For their study, the researchers conducted two separate surveys, accounting for a total of 453 adults in the US, to learn the relational effects of "Pphubbing" - or "partner phone snubbing." Pphubbing is described in the study as the extent to which people use or are distracted by their cellphones while in the company of their relationship partners.
"What we discovered was that when someone perceived that their partner phubbed them, this created conflict and led to lower levels of reported relationship satisfaction," Roberts noted. The first survey of 308 adults helped the researchers develop a "Partner Phubbing Scale", a nine-item scale of common smartphone behaviours that respondents identified as snubbing behaviours.
The second survey of 145 adults measured Pphubbing among romantic couples. Results of the survey showed that 46.3 percent of the respondents reported being phubbed by their partner and 22.6 percent said this phubbing caused conflict in their relationships.

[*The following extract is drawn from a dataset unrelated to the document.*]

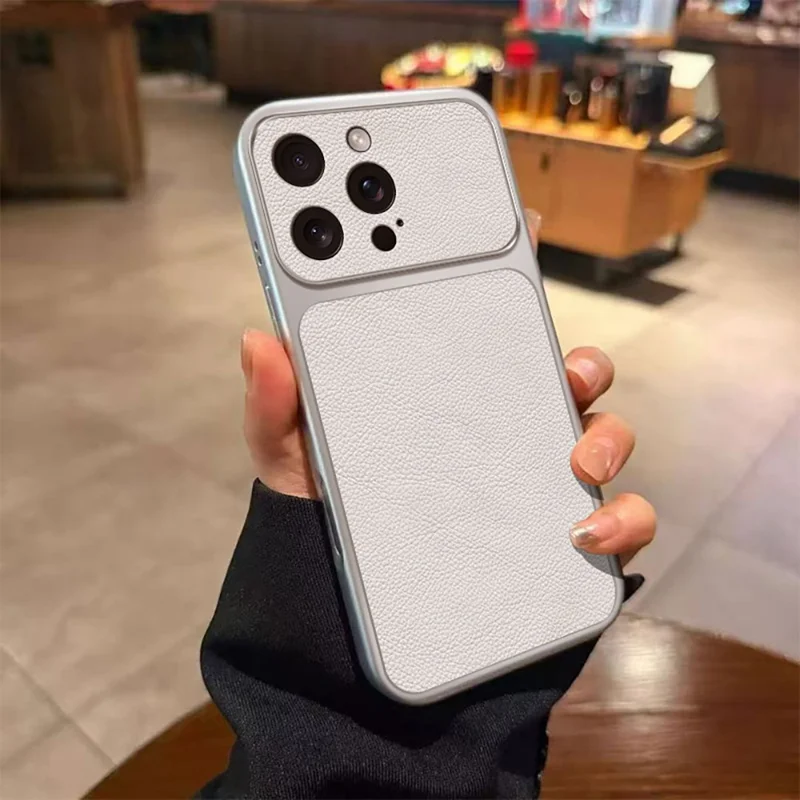 For iPhone 16 Pro Max Case PU Leather Texture Shockproof TPU Protective Phone Cover - White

More than one third of the participants (36.6) percent reported feeling depressed at least some of the time "In everyday interactions with significant others, people often assume that momentary distractions by their cell phones are not a big deal," Meredith David, assistant professor of marketing at Baylor University's Hankamer School of Business.
"However, our findings suggest that the more often a couple's time spent together is interrupted by one individual attending to his/her cellphone, the less likely it is that the other individual is satisfied in the overall relationship," David noted. The study appeared in the journal Computers in Human Behaviour.